We installed Graylog 2.3 & Elasticsearch 5.5.2 version in Ubuntu 16.04 machine and I am getting this below notifications in graylog,
Deflector exists as an index and is not an alias. (triggered 20 hours ago)
The deflector is meant to be an alias but exists as an index. Multiple failures of infrastructure can lead to this. Your messages are still indexed but searches and all maintenance tasks will fail or produce incorrect results. It is strongly recommend that you act as soon as possible.
×
Uncommited messages deleted from journal (triggered 21 hours ago)
Some messages were deleted from the Graylog journal before they could be written to Elasticsearch. Please verify that your Elasticsearch cluster is healthy and fast enough. You may also want to review your Graylog journal settings and set a higher limit. (Node: 291ee918-b16c-ca1752)
×
Journal utilization is too high (triggered a day ago)
Journal utilization is too high and may go over the limit soon. Please verify that your Elasticsearch cluster is healthy and fast enough. You may also want to review your Graylog journal settings and set a higher limit. (Node: 291ee918-b16c-ca1752)
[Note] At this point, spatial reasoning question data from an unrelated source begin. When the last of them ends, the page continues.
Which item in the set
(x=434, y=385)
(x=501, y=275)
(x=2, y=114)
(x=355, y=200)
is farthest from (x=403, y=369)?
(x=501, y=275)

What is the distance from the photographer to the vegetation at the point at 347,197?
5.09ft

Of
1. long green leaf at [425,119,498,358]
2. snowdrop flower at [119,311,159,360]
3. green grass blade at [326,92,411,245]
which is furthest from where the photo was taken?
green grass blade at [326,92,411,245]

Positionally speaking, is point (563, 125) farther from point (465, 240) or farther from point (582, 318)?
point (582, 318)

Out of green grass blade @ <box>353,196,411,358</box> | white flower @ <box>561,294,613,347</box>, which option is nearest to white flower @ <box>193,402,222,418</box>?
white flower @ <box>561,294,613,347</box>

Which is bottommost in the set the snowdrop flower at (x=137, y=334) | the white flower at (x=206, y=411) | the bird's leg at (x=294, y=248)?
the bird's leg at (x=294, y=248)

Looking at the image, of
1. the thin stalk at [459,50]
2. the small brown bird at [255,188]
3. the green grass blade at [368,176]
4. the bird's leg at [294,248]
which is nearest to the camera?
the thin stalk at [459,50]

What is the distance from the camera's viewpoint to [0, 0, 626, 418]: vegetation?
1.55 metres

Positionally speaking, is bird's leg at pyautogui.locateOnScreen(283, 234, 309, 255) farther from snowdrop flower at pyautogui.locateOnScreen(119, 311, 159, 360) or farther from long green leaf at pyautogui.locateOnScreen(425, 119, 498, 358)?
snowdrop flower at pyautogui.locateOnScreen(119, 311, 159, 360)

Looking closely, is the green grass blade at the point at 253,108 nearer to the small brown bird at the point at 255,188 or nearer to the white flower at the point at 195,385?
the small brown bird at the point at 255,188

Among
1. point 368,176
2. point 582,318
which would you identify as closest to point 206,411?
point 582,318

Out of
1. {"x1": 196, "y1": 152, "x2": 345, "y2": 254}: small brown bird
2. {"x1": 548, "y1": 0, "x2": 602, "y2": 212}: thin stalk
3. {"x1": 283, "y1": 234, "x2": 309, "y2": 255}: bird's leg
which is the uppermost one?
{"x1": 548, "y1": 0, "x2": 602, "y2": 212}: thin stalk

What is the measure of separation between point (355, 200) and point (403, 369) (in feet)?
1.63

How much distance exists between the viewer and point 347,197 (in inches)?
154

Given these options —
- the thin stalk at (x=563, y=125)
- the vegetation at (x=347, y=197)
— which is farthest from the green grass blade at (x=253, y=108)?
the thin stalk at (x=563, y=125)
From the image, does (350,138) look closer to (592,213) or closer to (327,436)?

There is no errors & warning messages in both graylog & elasticsearch logs.
But you should then investigate why those messages are triggered.
I wasn’t sure how to investigate these messages but after removing the message in the notifications I found this warning message in the server.log
2017-11-15T08:37:15.619Z WARN [ProxiedResource] Unable to call http://graylogserver.southeastasia.cloudapp.azure.com:9000/api/system/metrics/multiple on node <291ee918-b16c-4321-b6f8-7a88a3ca1752>
java.net.SocketTimeoutException: Read timed out
at java.net.SocketInputStream.socketRead0(Native Method) ~[?:1.8.0_144]
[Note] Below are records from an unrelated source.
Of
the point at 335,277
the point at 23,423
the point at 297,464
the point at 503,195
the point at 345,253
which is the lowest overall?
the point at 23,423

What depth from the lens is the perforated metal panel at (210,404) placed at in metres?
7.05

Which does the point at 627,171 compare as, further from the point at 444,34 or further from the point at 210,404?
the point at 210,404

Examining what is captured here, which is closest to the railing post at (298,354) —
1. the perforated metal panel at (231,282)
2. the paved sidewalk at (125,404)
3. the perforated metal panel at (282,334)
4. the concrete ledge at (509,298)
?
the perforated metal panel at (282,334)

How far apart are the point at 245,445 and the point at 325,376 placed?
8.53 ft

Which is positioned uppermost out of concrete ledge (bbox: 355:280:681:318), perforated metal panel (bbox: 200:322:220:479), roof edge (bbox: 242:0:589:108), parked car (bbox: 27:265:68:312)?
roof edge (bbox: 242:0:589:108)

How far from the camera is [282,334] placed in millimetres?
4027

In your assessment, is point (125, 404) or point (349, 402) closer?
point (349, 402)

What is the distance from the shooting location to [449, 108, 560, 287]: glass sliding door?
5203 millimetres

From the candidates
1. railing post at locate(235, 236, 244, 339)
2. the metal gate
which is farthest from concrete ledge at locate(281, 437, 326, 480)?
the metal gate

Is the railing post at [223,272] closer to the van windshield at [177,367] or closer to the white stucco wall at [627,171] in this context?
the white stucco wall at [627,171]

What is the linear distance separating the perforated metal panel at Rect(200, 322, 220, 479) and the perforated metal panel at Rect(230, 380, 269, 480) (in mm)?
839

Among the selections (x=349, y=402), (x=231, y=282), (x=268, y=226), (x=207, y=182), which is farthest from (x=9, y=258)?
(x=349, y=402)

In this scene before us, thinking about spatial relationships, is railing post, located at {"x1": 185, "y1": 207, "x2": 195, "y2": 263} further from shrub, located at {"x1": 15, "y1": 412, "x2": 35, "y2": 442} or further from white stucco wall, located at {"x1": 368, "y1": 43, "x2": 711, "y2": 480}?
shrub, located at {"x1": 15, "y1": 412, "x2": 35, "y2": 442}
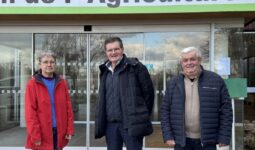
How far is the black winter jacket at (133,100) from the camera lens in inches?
173

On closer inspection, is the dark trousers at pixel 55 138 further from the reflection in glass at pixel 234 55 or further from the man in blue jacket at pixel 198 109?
the reflection in glass at pixel 234 55

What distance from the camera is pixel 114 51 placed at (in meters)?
4.42

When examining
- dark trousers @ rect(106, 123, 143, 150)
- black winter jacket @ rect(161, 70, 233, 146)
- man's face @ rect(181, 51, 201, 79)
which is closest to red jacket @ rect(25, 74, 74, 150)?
dark trousers @ rect(106, 123, 143, 150)

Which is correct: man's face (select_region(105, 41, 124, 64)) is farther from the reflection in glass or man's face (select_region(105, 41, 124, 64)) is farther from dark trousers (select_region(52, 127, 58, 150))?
the reflection in glass

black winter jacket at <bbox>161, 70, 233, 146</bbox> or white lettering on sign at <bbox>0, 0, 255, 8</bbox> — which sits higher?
white lettering on sign at <bbox>0, 0, 255, 8</bbox>

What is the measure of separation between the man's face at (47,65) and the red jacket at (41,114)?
97mm

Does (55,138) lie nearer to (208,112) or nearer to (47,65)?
(47,65)

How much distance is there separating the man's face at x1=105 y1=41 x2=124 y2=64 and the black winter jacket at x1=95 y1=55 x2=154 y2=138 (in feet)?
0.32

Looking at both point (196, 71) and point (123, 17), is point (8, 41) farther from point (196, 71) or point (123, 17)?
point (196, 71)

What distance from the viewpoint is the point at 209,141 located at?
13.4ft

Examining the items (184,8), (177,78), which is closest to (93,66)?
(184,8)

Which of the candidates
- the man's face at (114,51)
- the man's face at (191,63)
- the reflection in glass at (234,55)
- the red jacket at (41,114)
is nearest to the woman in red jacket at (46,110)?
the red jacket at (41,114)

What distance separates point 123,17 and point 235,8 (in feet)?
6.38

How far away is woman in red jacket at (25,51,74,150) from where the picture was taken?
4574 mm
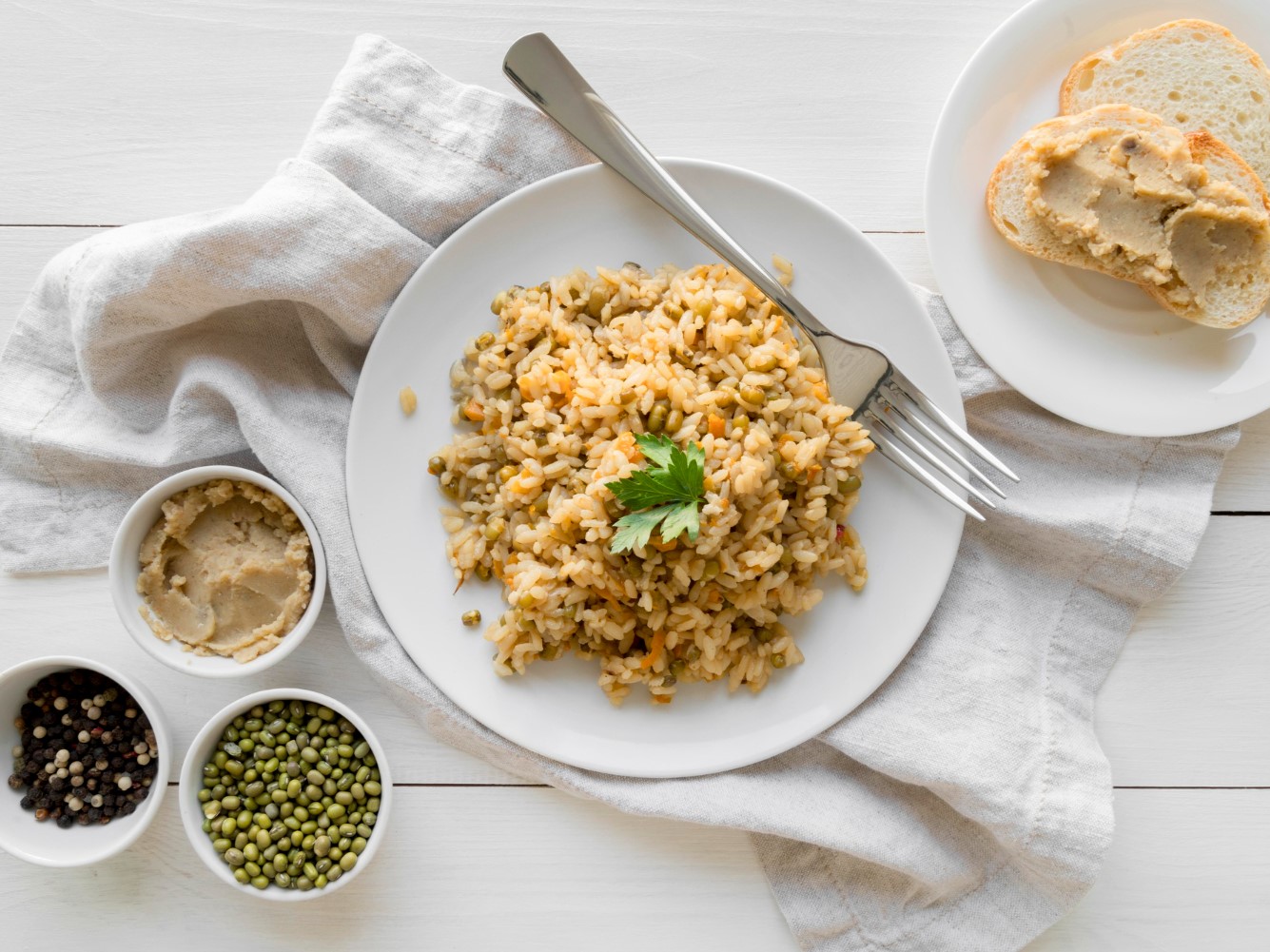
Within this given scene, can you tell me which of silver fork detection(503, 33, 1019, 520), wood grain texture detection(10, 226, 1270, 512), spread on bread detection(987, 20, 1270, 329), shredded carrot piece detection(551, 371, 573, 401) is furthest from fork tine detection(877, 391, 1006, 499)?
shredded carrot piece detection(551, 371, 573, 401)

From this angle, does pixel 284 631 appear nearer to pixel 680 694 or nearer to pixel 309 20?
pixel 680 694

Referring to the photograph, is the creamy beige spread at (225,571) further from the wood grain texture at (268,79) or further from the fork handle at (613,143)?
the fork handle at (613,143)

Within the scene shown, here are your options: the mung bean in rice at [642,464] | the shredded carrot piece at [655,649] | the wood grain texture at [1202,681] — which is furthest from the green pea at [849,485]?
the wood grain texture at [1202,681]

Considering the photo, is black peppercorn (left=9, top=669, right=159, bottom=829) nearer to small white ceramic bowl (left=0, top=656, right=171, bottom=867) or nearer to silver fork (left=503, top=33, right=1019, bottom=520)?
small white ceramic bowl (left=0, top=656, right=171, bottom=867)

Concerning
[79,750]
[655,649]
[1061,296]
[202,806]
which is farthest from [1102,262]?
[79,750]

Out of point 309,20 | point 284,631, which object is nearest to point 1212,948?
point 284,631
at java.net.SocketInputStream.socketRead(SocketInputStream.java:116) ~[?:1.8.0_144]
at java.net.SocketInputStream.read(SocketInputStream.java:171) ~[?:1.8.0_144]
at java.net.SocketInputStream.read(SocketInputStream.java:141) ~[?:1.8.0_144]
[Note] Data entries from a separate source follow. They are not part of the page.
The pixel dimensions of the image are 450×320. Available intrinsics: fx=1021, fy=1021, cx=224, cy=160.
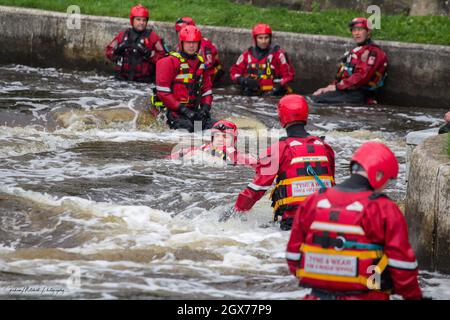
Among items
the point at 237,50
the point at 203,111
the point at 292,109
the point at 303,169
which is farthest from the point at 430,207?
the point at 237,50

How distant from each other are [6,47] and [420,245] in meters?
11.6

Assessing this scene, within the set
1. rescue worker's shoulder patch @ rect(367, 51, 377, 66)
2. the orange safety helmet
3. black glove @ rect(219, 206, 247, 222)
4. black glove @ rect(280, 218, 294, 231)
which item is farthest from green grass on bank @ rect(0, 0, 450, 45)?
black glove @ rect(280, 218, 294, 231)

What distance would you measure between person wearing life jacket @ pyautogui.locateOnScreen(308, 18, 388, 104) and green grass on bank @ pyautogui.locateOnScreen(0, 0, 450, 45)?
2.87ft

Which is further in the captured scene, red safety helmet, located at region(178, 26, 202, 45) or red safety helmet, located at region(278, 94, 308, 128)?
red safety helmet, located at region(178, 26, 202, 45)

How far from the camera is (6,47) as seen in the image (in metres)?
17.4

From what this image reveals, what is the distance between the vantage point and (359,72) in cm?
A: 1473

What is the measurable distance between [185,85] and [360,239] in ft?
24.1

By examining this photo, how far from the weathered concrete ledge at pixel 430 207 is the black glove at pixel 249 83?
25.3 ft

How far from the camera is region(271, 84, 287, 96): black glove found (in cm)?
1502

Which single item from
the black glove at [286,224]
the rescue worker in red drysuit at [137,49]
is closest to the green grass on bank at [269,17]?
the rescue worker in red drysuit at [137,49]

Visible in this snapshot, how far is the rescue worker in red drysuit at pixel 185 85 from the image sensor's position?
1219 centimetres

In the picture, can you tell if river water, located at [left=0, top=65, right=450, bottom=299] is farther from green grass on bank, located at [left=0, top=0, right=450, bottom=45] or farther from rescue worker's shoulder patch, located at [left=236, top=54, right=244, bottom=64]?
green grass on bank, located at [left=0, top=0, right=450, bottom=45]
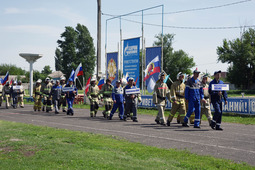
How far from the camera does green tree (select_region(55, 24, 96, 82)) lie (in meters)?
81.2

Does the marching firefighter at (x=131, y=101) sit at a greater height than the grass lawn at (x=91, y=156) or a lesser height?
greater

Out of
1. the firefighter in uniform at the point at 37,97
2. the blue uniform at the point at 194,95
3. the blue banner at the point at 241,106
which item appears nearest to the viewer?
Result: the blue uniform at the point at 194,95

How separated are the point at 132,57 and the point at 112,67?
298 cm

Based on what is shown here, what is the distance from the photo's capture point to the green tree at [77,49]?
266 feet

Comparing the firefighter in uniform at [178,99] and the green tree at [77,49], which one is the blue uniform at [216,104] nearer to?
the firefighter in uniform at [178,99]

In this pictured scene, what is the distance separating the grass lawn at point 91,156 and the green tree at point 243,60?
63.4m

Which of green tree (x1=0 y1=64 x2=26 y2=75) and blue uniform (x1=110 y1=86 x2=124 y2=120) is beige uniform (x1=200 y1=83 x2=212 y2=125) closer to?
blue uniform (x1=110 y1=86 x2=124 y2=120)

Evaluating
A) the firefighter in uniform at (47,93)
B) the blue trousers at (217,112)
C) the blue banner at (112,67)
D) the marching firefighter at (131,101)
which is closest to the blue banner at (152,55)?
the blue banner at (112,67)

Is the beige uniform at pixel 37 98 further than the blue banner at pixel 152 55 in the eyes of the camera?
No

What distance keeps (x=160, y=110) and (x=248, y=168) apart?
752 cm

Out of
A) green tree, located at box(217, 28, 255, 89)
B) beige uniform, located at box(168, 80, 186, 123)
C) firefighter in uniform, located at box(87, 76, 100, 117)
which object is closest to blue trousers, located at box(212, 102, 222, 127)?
beige uniform, located at box(168, 80, 186, 123)

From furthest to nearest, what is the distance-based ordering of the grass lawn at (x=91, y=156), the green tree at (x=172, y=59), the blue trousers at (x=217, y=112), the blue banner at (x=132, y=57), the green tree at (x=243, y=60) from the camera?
the green tree at (x=172, y=59)
the green tree at (x=243, y=60)
the blue banner at (x=132, y=57)
the blue trousers at (x=217, y=112)
the grass lawn at (x=91, y=156)

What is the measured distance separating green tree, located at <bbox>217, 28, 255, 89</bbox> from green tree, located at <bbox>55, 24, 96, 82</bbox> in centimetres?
3250

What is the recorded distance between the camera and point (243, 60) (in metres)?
69.2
at okio.Okio$2.read(Okio.java:139) ~[graylog.jar:?]
at okio.AsyncTimeout$2.read(AsyncTimeout.java:237) ~[graylog.jar:?]
at okio.RealBufferedSource.indexOf(RealBufferedSource.java:345) ~[graylog.jar:?]
at okio.RealBufferedSource.readUtf8LineStrict(RealBufferedSource.java:217) ~[graylog.jar:?]
at okio.RealBufferedSource.readUtf8LineStrict(RealBufferedSource.java:211) ~[graylog.jar:?]
at okhttp3.internal.http1.Http1Codec.readResponseHeaders(Http1Codec.java:189) ~[graylog.jar:?]
at okhttp3.internal.http.CallServerInterceptor.intercept(CallServerInterceptor.java:75) ~[graylog.jar:?]
at okhttp3.internal.http.RealInterceptorChain.proceed(RealInterceptorChain.java:92) ~[graylog.jar:?]
at okhttp3.internal.connection.ConnectInterceptor.intercept(ConnectInterceptor.java:45) ~[graylog.jar:?]
at okhttp3.internal.http.RealInterceptorChain.proceed(RealInterceptorChain.java:92) ~[graylog.jar:?]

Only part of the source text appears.